[Document text]
=== Section Start ===

# Unable to remove seasonal flucatuations from NDVI data

I am working on creating a distributed lag model between monthly NDVI and rainfall values. The data contains a stack of monthly values from 1982 - 2013, and I have to create the lag model for any one pixel in the dataset (in this case [170,200,] (see code block). I have been trying to remove the trend and seasonality from the data but it hasn't worked thus far.

filename<-"E:/Semester 2/TSA/7/ndvi_1982_2013_sub"
filename2<-"E:/Semester 2/TSA/7/rain_1982_2013_sub"

datan <- ts(ndvi[170,200,],start=c(1982,1),frequency=12)
datar <- ts(rain[170,200,],start=c(1982,1),frequency=12)

model <- lm(datan ~ datar)
##here i model the original data just to look at
##the ACF and PACF structure

par(mfrow=c(1,2))
acf(model$$residuals,main="") acf(model$$residuals,type="p",main="")


ACF and PACF of the first regression model, clear seasonality, so I used stl to remove the seasonal and trend components

decompdatan <- stl(datan,"periodic")
decompdatar <- stl(datar,"periodic")
acf(decompdatan[[1]][,3],main="")
acf(decompdatan[[1]][,3],type='p',main="")


Here the ACF and PACF of the residuals. Although the seasonal component has been removed there is still an apparent seasonal flucatuation.

According to the assignment, I am supposed to move on to the pre-whitening stage after this step in order to determine the number of lags I should incorporate into the model, but the data is clearly not ready for this stage yet since there are some many significantly correlated lags still apparent in the data. Also, when I tried to iterate the number of lags within the arima model (for the pre-whitening), the AIC kept improving well past the orders of 8 and 9, but I have been told that the AIC should normally decrease until it reaches a sort of plateau, after which AIC values should again increase, thus making a clear choice of which order is most suitable.

I have tried other ways of removing the seasonal component such as using a different function and trying to create my own seasonal component using Fourier polynomials, but nothing seems to work. Is there something glaring I am doing wrong here?

Thanks.

Often one needs to incorporate seasonal dummies as suggested by

If I am convinced that a series is mostly trend+season, what is it I should check about the residuals?

=== Section End ===

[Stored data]
=== Section Start ===

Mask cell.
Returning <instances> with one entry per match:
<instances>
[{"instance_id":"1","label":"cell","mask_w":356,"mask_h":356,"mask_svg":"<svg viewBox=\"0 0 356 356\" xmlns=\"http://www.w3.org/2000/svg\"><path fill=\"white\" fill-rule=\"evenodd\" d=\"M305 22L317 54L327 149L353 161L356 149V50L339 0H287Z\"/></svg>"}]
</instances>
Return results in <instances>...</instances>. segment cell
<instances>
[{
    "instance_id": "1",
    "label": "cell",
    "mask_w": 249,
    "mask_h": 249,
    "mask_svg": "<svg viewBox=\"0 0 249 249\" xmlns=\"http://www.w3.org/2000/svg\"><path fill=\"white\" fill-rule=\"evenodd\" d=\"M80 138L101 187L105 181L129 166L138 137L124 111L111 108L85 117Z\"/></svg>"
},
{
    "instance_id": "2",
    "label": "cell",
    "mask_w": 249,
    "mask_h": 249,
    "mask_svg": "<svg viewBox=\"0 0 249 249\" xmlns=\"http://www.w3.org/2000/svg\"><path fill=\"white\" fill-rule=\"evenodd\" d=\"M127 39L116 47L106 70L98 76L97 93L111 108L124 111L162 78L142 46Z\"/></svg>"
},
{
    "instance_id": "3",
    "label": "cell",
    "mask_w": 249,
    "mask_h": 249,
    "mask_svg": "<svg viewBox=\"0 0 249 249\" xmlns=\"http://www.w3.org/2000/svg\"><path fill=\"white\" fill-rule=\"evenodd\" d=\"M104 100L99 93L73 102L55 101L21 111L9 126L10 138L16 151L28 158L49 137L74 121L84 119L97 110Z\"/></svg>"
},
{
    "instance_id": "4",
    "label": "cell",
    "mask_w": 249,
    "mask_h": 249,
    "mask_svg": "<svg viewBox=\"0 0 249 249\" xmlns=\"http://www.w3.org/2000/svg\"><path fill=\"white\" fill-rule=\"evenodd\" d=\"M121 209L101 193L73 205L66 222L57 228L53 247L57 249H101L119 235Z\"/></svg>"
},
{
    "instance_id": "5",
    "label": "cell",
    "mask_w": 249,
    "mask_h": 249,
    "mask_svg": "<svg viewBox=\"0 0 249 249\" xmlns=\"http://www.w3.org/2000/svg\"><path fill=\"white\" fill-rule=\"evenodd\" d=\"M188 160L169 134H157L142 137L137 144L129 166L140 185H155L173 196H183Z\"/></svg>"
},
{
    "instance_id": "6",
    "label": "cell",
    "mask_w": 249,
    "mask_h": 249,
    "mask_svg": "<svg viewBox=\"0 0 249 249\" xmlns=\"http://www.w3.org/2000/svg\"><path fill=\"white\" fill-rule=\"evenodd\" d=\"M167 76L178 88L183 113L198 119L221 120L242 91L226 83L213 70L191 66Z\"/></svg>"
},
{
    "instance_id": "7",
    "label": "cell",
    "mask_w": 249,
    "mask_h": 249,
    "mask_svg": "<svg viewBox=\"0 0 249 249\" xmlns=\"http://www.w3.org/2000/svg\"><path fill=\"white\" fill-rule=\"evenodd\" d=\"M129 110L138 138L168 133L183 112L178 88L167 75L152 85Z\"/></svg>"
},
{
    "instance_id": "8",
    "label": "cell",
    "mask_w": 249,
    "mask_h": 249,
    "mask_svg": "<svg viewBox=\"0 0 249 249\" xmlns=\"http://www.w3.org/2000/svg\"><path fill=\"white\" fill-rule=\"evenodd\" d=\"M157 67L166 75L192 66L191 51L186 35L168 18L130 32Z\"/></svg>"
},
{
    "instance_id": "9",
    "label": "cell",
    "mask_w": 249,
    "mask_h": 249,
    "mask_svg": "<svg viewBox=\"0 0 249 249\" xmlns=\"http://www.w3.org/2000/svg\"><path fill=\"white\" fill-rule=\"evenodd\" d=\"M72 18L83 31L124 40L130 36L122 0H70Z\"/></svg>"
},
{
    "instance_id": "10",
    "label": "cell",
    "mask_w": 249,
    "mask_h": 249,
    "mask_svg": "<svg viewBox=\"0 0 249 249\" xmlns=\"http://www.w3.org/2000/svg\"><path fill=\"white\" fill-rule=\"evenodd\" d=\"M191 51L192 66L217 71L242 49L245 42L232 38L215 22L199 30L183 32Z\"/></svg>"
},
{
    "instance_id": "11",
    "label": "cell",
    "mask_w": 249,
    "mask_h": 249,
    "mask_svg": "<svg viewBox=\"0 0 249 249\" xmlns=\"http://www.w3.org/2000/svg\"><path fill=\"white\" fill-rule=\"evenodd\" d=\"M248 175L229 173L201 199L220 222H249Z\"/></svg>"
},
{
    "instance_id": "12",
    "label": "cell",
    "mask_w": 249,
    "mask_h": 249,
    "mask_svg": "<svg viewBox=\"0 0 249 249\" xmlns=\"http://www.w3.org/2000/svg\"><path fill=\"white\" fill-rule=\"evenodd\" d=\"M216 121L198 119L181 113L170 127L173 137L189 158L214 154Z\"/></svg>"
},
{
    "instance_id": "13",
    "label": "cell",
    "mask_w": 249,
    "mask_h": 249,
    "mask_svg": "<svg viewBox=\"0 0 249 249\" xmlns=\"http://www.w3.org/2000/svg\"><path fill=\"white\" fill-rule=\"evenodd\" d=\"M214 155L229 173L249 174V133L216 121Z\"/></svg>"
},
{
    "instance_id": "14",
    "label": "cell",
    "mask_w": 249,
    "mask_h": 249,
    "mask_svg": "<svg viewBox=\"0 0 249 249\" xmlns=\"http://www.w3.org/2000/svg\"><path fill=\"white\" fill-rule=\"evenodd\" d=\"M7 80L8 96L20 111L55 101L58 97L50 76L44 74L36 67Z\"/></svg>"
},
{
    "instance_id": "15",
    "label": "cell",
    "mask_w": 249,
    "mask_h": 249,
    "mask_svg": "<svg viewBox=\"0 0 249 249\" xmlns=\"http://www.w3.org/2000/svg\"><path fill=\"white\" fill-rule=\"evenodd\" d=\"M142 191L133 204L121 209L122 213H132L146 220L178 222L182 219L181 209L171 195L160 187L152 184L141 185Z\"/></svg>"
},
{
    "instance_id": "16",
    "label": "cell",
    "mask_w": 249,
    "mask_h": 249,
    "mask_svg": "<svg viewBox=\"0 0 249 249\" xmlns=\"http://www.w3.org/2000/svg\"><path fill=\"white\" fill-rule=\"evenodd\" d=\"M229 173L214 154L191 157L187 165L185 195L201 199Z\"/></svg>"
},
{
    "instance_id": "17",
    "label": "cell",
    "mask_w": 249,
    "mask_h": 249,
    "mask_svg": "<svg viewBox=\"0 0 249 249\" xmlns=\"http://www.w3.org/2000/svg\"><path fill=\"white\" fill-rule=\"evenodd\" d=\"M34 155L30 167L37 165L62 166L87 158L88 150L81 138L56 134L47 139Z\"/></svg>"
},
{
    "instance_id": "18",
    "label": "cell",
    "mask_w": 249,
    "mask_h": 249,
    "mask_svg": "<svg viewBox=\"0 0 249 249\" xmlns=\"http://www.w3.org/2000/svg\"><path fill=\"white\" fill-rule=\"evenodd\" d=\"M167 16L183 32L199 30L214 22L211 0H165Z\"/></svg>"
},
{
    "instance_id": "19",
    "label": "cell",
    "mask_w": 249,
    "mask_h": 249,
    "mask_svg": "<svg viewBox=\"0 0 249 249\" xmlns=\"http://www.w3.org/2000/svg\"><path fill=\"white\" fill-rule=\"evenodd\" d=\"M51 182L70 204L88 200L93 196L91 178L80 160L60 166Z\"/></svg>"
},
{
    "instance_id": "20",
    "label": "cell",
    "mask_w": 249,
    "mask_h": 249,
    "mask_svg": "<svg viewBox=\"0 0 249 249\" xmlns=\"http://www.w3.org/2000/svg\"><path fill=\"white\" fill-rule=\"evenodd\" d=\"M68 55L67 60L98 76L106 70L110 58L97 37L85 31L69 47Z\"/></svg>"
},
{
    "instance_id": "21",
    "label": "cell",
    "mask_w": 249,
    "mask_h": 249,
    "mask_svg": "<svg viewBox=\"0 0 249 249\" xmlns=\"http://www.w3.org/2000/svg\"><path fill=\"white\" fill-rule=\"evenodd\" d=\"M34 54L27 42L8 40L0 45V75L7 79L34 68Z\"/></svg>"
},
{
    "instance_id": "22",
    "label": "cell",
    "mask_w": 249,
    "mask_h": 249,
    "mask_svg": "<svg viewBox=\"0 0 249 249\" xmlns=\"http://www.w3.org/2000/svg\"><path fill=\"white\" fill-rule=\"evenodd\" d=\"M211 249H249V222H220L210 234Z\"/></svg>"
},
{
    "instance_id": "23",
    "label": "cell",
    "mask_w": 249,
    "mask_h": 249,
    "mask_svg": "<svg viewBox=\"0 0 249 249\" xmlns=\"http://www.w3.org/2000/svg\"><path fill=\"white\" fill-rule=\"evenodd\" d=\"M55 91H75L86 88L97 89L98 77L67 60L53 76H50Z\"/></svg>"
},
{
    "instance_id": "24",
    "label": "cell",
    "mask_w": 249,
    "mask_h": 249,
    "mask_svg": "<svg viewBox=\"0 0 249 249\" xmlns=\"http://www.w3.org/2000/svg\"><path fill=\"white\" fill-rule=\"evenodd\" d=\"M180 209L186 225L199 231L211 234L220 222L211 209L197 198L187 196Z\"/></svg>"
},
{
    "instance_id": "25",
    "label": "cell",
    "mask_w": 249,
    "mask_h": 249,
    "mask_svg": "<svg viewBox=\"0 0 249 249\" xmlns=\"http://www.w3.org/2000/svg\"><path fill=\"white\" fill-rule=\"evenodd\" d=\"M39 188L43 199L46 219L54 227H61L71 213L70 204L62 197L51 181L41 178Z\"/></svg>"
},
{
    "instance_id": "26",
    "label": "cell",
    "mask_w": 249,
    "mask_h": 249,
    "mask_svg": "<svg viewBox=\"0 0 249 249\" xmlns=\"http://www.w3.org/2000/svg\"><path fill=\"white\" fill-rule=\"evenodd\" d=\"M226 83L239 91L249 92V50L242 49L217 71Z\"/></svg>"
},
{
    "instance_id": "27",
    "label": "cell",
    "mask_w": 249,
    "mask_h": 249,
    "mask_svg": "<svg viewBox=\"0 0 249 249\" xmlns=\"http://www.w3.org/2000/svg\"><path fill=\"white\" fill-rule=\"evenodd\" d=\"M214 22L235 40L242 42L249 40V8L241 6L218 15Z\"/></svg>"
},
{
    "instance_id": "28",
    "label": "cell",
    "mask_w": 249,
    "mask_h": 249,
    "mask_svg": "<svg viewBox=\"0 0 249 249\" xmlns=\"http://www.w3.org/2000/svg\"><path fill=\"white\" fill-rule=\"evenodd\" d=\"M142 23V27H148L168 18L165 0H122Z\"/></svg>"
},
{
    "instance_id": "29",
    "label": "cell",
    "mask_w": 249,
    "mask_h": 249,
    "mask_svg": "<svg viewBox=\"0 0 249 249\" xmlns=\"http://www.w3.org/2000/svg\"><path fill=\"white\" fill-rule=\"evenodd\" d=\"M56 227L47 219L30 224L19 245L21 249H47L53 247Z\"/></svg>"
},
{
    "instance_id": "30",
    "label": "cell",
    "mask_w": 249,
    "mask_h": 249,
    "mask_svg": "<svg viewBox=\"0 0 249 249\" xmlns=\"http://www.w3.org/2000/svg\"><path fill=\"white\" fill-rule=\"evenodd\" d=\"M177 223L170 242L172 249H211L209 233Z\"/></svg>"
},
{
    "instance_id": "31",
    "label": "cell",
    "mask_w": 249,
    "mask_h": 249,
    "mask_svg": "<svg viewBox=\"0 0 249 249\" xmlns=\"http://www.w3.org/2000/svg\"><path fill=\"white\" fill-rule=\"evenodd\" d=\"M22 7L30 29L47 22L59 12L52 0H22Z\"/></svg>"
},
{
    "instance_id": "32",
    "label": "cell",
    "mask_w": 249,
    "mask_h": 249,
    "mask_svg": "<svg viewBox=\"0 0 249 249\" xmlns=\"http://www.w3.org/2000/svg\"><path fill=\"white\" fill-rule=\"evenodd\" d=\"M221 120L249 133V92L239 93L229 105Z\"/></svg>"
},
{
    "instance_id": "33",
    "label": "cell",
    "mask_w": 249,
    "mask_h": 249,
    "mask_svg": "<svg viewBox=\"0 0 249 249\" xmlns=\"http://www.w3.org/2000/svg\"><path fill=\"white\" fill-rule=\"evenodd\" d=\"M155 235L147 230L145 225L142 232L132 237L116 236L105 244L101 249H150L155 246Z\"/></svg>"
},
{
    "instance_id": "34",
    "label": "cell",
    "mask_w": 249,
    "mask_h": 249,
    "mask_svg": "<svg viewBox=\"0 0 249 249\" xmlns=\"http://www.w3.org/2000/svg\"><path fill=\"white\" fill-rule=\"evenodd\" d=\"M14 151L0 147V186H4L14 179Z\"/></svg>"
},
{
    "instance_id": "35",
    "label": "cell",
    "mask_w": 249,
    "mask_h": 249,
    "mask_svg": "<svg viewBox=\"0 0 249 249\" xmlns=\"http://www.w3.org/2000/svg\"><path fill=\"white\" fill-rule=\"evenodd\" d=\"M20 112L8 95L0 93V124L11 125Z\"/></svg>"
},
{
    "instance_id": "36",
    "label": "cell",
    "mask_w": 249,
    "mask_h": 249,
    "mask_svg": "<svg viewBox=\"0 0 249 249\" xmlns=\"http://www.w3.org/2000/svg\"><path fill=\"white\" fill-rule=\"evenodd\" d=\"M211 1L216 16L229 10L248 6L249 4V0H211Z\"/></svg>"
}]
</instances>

=== Section End ===

[Study questions]
(1) Reproduce the part of the NDVI thread that begins at the words "Here the ACF" and stops after "is most suitable.".
(2) Carry on the NDVI thread from where it ends.

[Results of the exercise]
(1)
Here the ACF and PACF of the residuals. Although the seasonal component has been removed there is still an apparent seasonal flucatuation.

According to the assignment, I am supposed to move on to the pre-whitening stage after this step in order to determine the number of lags I should incorporate into the model, but the data is clearly not ready for this stage yet since there are some many significantly correlated lags still apparent in the data. Also, when I tried to iterate the number of lags within the arima model (for the pre-whitening), the AIC kept improving well past the orders of 8 and 9, but I have been told that the AIC should normally decrease until it reaches a sort of plateau, after which AIC values should again increase, thus making a clear choice of which order is most suitable.

(2)
http://faculty.chicagobooth.edu/ruey.tsay/teaching/uts/lec10-08.pdf

Forecasting weekly demand: based on ACF and PACF, is ARIMA appropriate?

If you post your data or load it to dropbox , I will try and help further.

AFTER RECEIPT OF DATA:

You sent 384 monthly values for two time series. Here is the plot of the dependent series NVDI . The general approach is called ARMAX modelling

There are a number of issues to be identified via analytics:

1. Is there seasonality (annual repetitive feaures) and if so is the seasonal structure autoregressive (SARIMA)or seasonally deterministic ( i.e the need for seasonal dummies )

2. What differencing or de-meaning is necessary

3.) what is the form of the ARIMA structure

4) Are there unuusal values that need to be dealt with ( THE I'S)

5) Is there evidence of non-constant error variance or non-constant parameters over time in the residuals ( THE A'S )

6) What is the form of the relationship ( THE X'S )

Using AUTOBOX (a time series package that I have helped to develop ) I obtained answers to these questions in the form of a model that only contained statistically significant parameters and generated a plausible model.

The Actual/Fit and Forecast graph is here and a less busy Actual and Forecast graph here

The residuals appear to be quite free of structure with ACF here ( suggesting a possible need for a slight MA(12) modification to the noise process) .

The forecasts for the next 36 period are presented here

The final model is developed through a sequence of interim models much like peeling an onion where model diagnostics ( tests of sufficiency and necessity ) are used to ultimately separate signal and noise . The Actual and Cleansed graph is informative about the identified anomalies

In summary your attempt to limit your seasonal component to memory is at the root cause of your modelling worries.